No group has claimed responsibility for the attack, and the bomber has not been celebrated as a shahid, or martyr, as normally happens with male assailants. The woman reportedly carried a bag, whereas suicide bombers typically wear explosives strapped to their bodies.

A female suicide bomber would signal a change in tactics by the extremist Palestinian organizations and present a new challenge to Israeli security forces.

The Jerusalem security plan would cost about $35 million and see hundreds of additional troops patrolling the 33-mile municipal boundary that Israel has drawn around Jerusalem, Gissin said.
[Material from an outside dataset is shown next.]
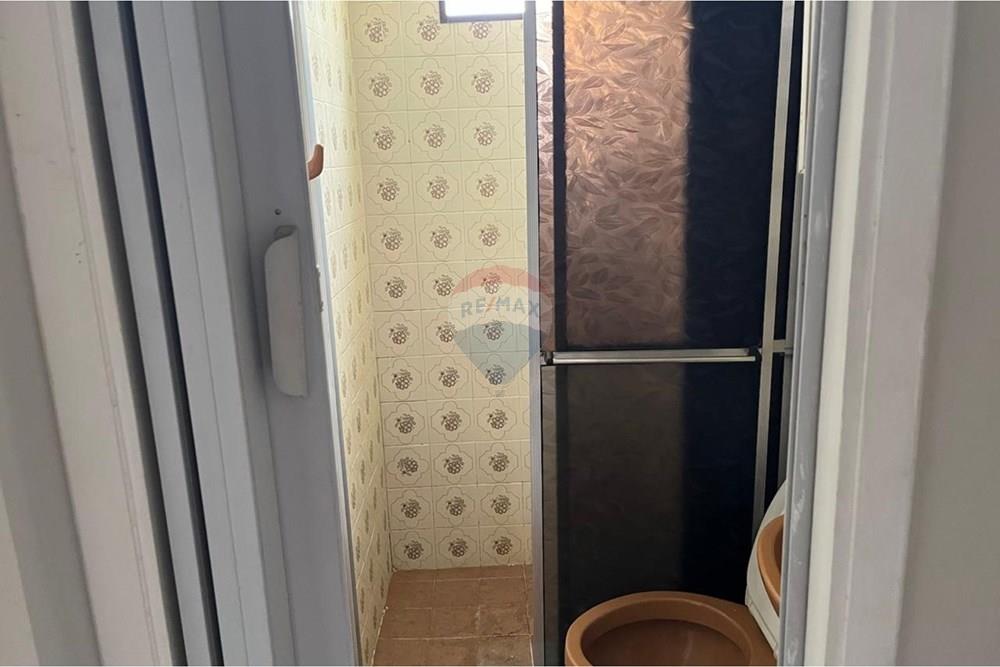 Apartamento - Alugar - Campinas , São Paulo - WhatsApp Image 2026-02-27 at 22.41.53.jpeg - 691181002-167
After he was briefed on the plan, Sharon sent it to his Security Cabinet for closer examination.

Sharon's office declined to confirm details of the plan and berated government officials for having leaked some elements to the Israeli press.

According to Israeli media, the plan calls for separating Jerusalem from the West Bank by means of roadblocks, ditches and other barriers. Palestinian suburbs of East Jerusalem such as Anata and Abu Dis--under Palestinian political control but Israeli security control--would be inside the Israeli security enclosure.

The plan is also said to call for a seven-mile fence separating the southern Jewish neighborhoods of Jerusalem from the West Bank, but Sharon reportedly opposes such a lengthy barrier.

"In some places, there will be a fence," Gissin said. "A fence is necessary, but not sufficient. A fence is not control. You get control by the deployment of troops . . . and intelligence."

Israeli media reported that roadblocks would be set up along a "seam line" between Jewish West Jerusalem and Palestinian areas of East Jerusalem and reinforced by a "soft wall" of video cameras, thermal sensors and patrols with night surveillance equipment. By Tuesday night, Israeli radio was calling the proposal "the separation plan."